» **Task objective**
Work through the data below and give the number of lines holding the word "Students", without any other text.

Top of Provided material

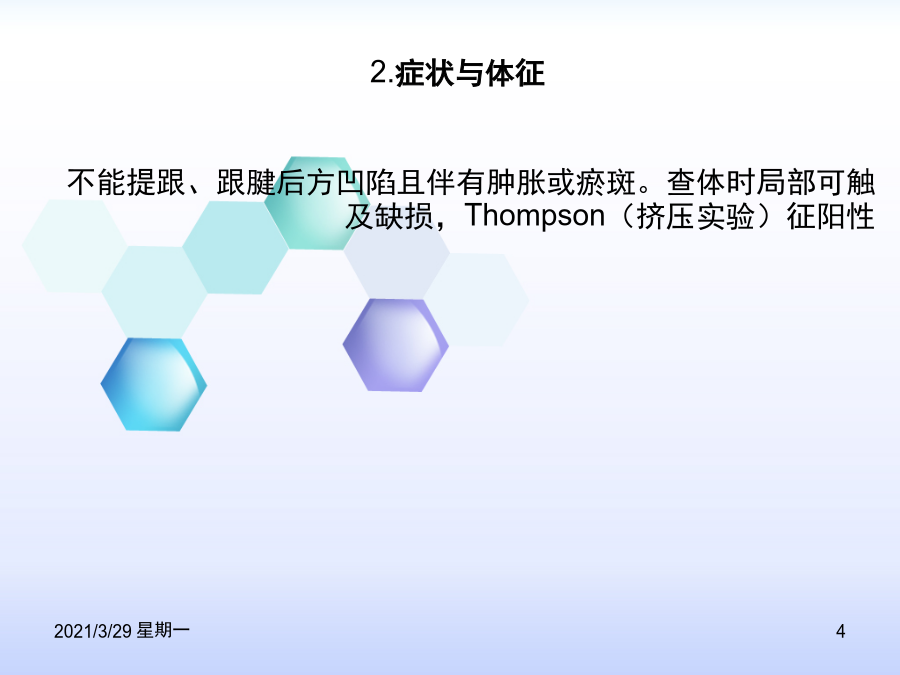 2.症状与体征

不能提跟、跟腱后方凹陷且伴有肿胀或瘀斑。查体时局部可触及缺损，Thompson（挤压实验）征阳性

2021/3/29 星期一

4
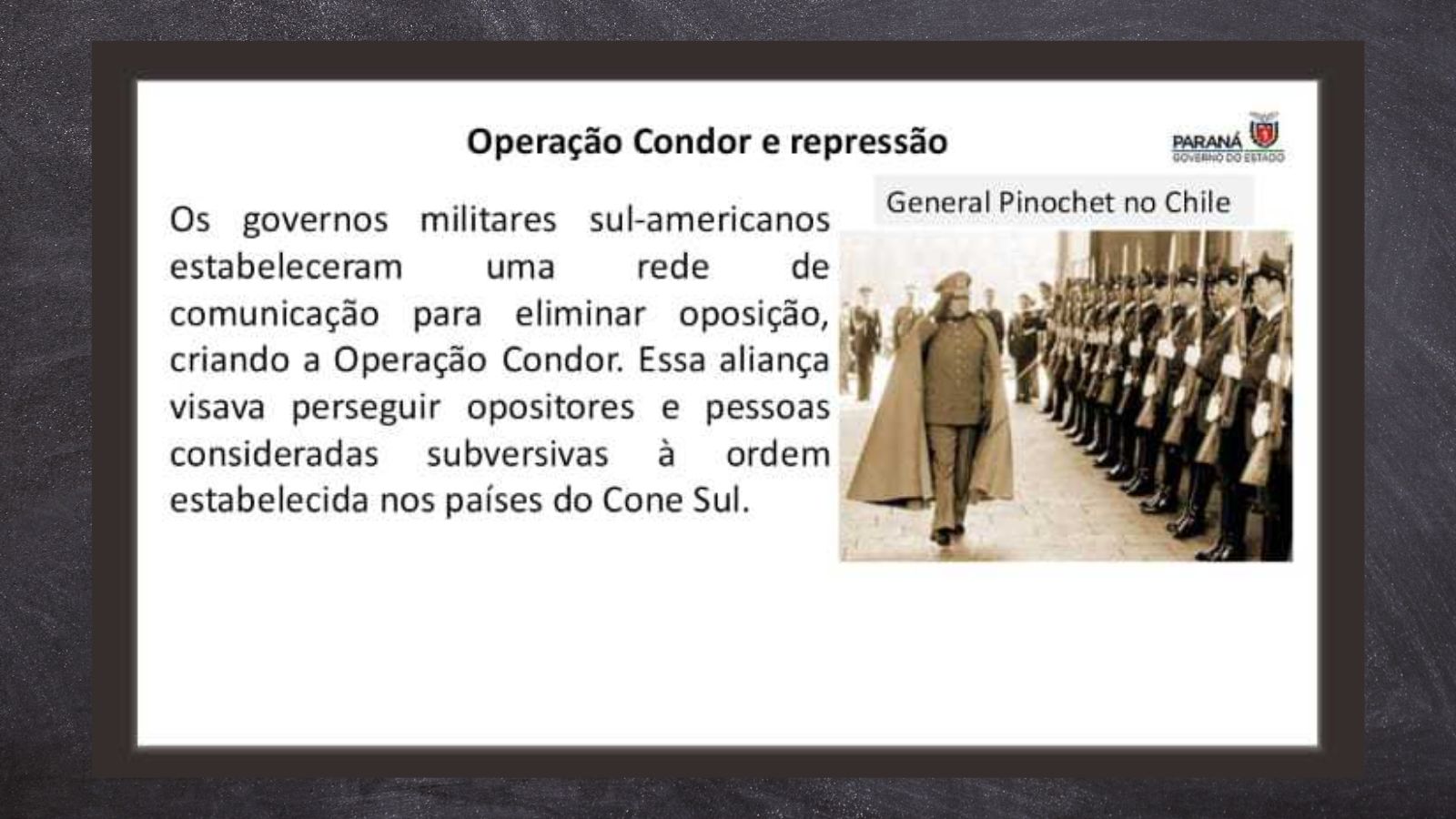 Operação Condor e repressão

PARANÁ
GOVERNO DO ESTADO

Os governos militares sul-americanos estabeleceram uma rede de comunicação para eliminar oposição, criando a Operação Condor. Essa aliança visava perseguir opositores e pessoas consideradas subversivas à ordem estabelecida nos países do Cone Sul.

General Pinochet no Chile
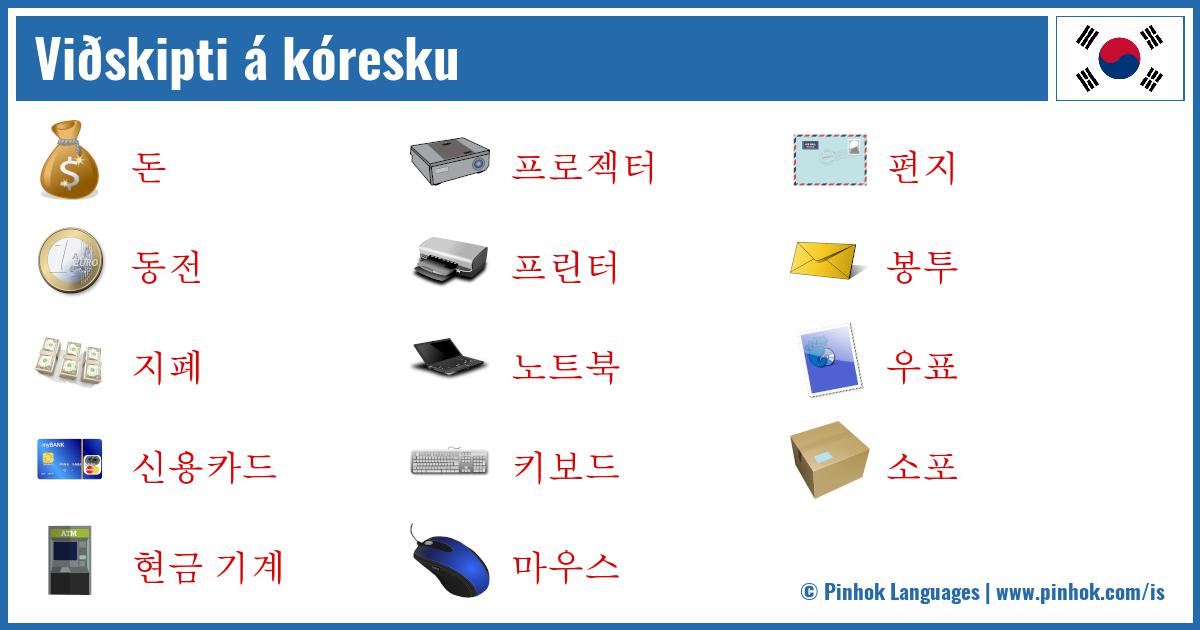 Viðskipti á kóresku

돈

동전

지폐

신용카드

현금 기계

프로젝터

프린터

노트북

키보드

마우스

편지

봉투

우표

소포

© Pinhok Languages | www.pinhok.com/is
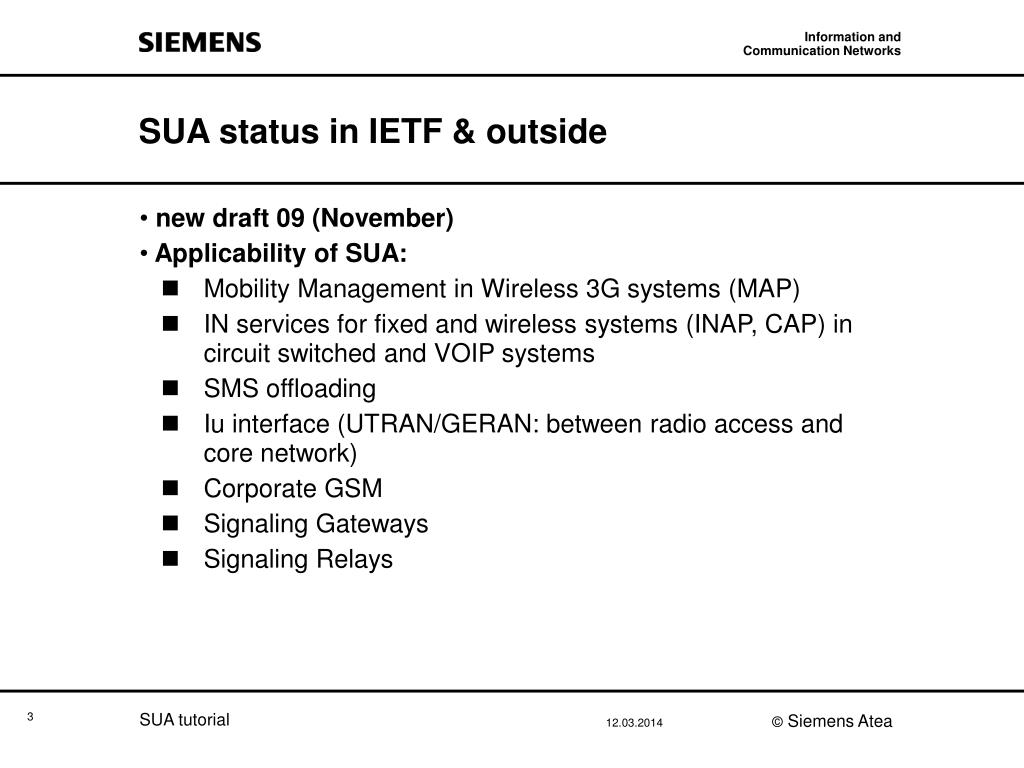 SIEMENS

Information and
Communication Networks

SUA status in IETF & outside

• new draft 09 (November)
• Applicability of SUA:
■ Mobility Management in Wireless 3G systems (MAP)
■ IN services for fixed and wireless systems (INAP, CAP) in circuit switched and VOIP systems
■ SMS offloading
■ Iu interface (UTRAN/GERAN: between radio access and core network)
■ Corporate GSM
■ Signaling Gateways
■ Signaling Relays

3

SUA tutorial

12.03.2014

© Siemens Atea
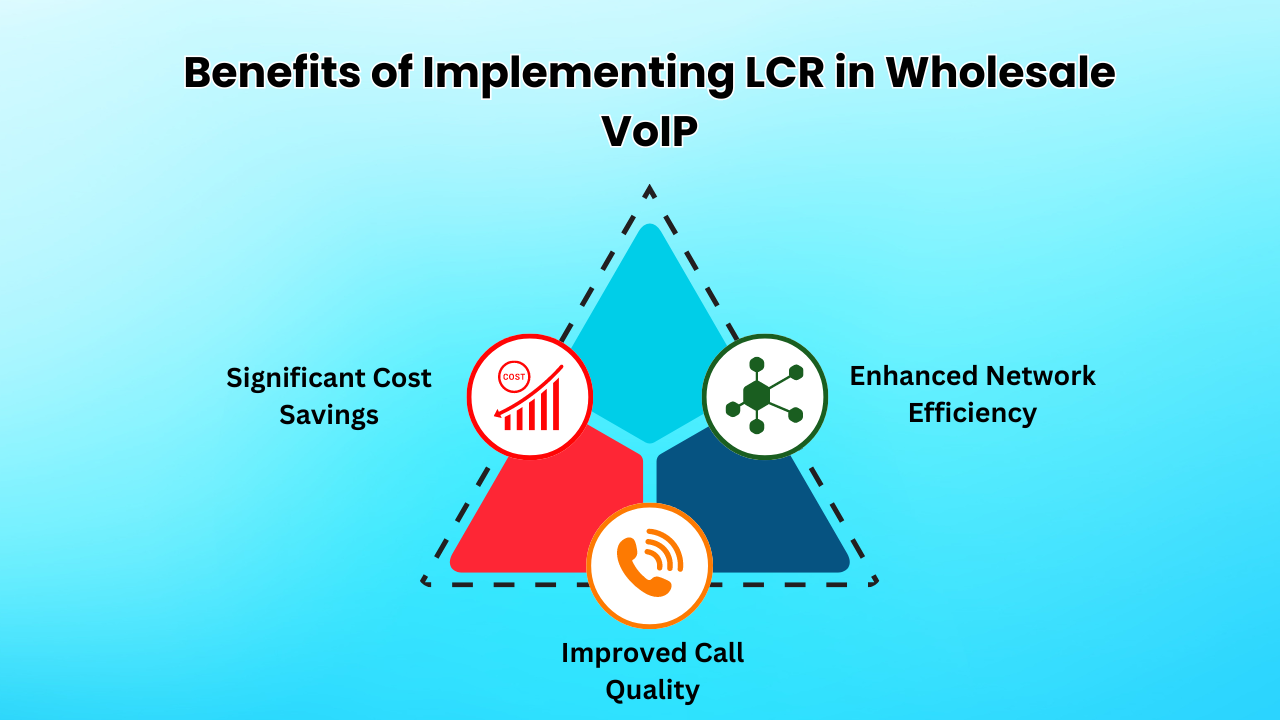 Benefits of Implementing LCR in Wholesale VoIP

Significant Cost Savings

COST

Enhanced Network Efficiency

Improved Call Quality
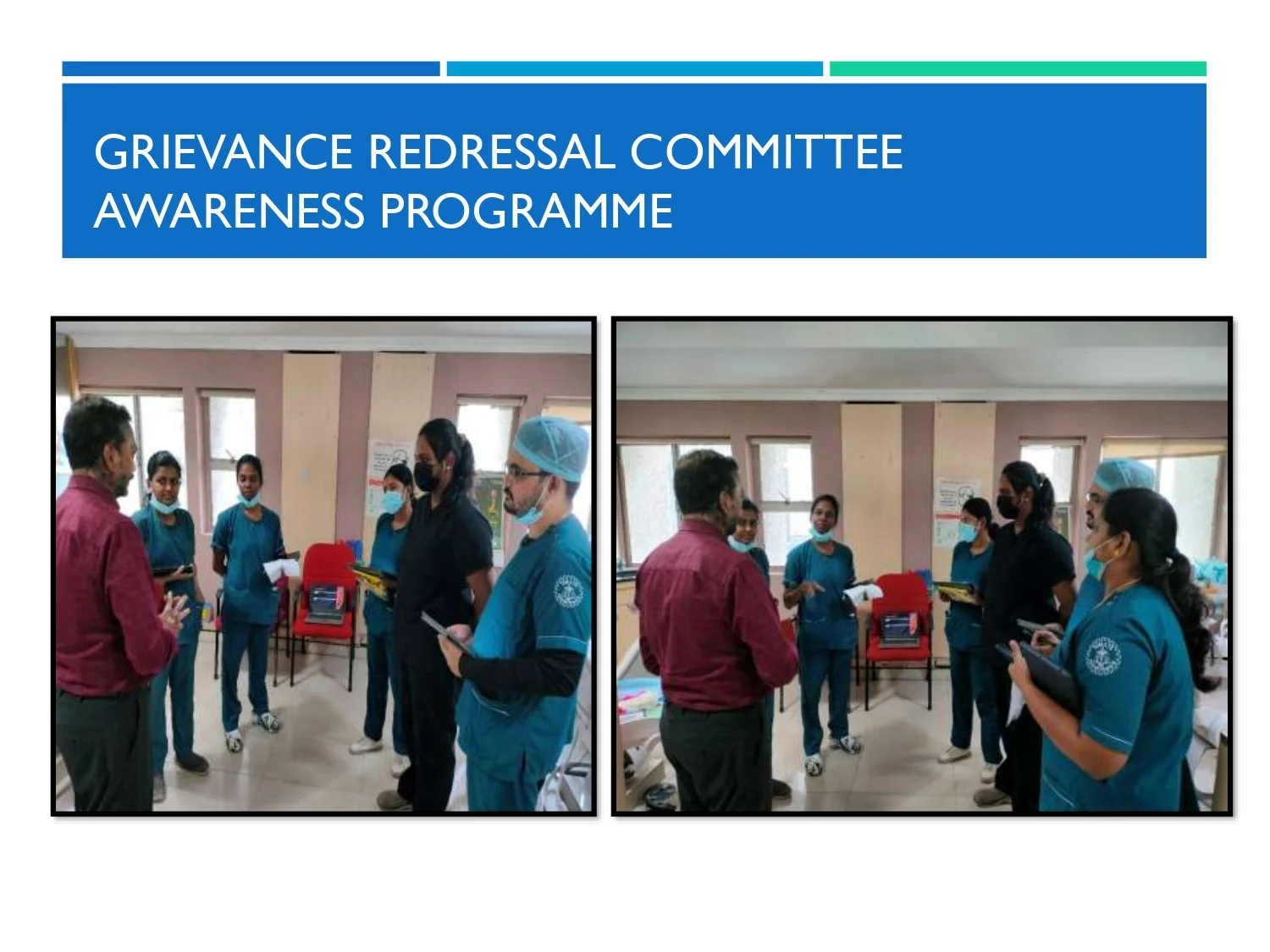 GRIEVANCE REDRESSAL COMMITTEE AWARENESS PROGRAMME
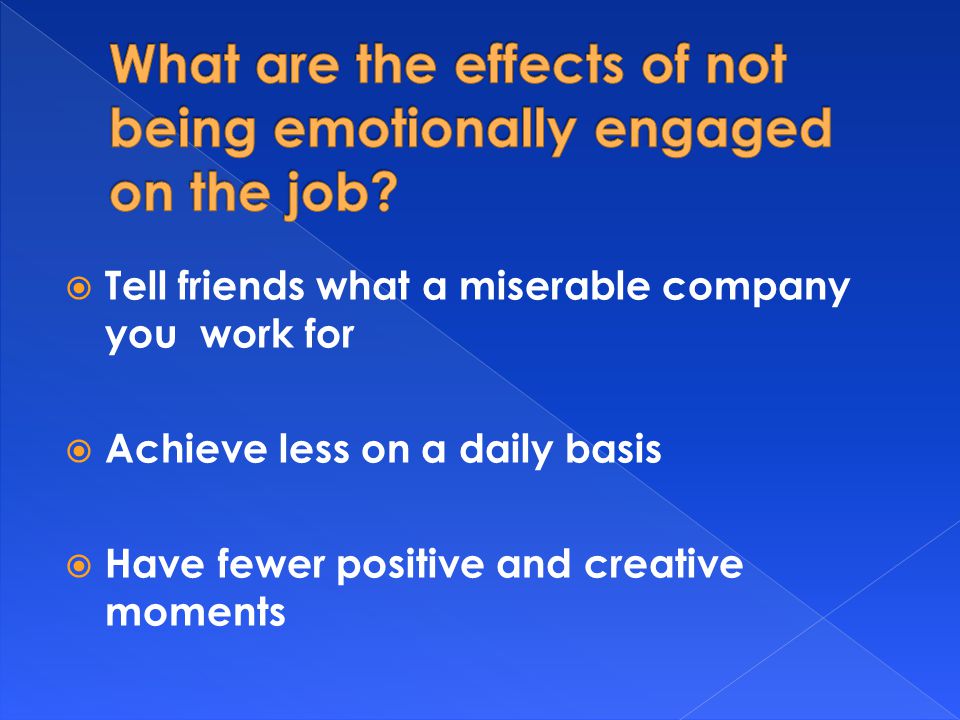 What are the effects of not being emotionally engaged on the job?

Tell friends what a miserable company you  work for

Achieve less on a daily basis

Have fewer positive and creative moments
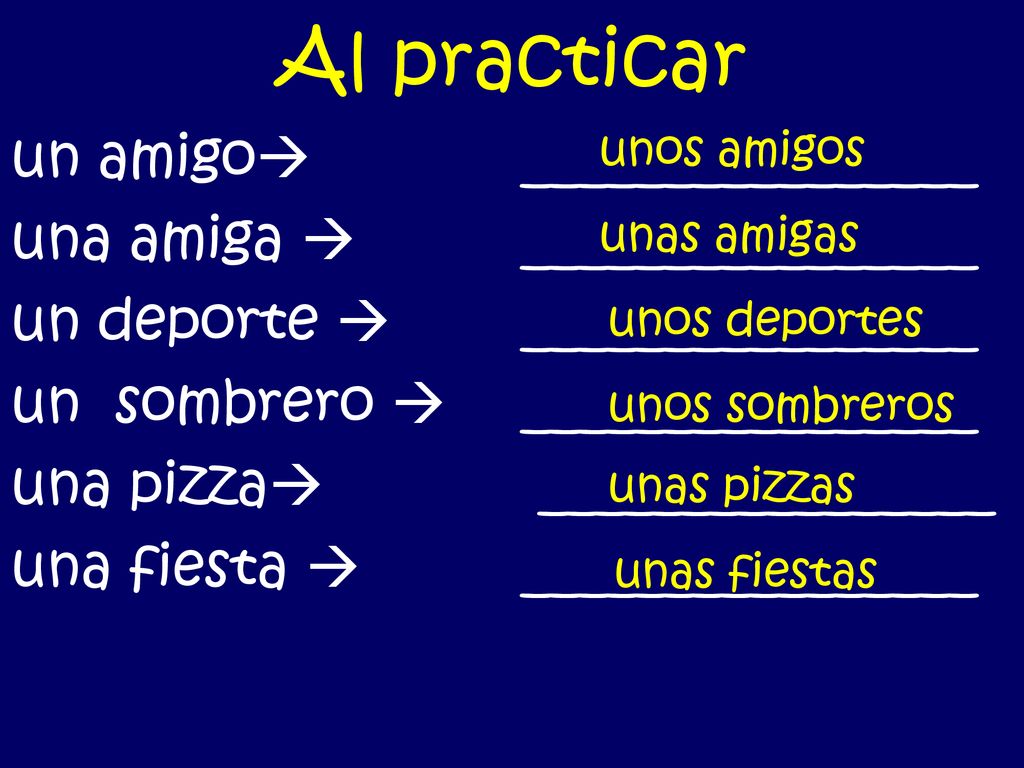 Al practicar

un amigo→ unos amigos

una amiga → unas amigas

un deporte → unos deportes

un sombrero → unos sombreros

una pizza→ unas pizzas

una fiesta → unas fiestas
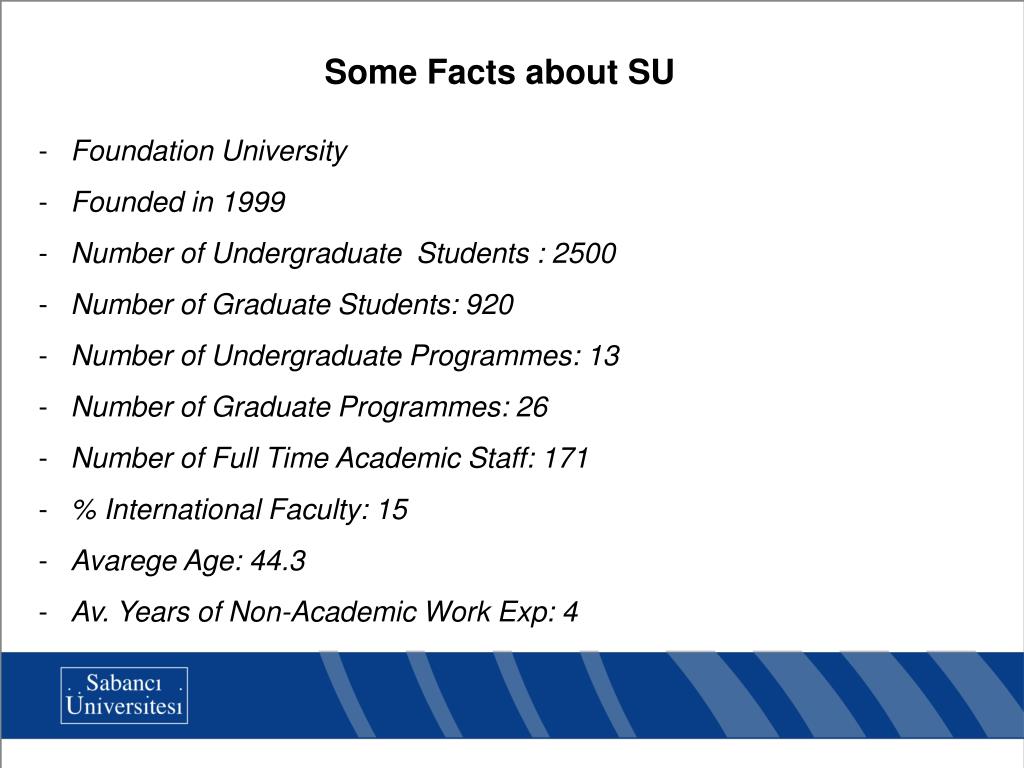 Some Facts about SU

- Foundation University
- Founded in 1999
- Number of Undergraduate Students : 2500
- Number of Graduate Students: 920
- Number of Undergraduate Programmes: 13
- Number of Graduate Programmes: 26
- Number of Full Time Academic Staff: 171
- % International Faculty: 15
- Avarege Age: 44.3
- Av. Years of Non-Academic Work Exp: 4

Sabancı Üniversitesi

Bottom of Provided material

» **Response below**
2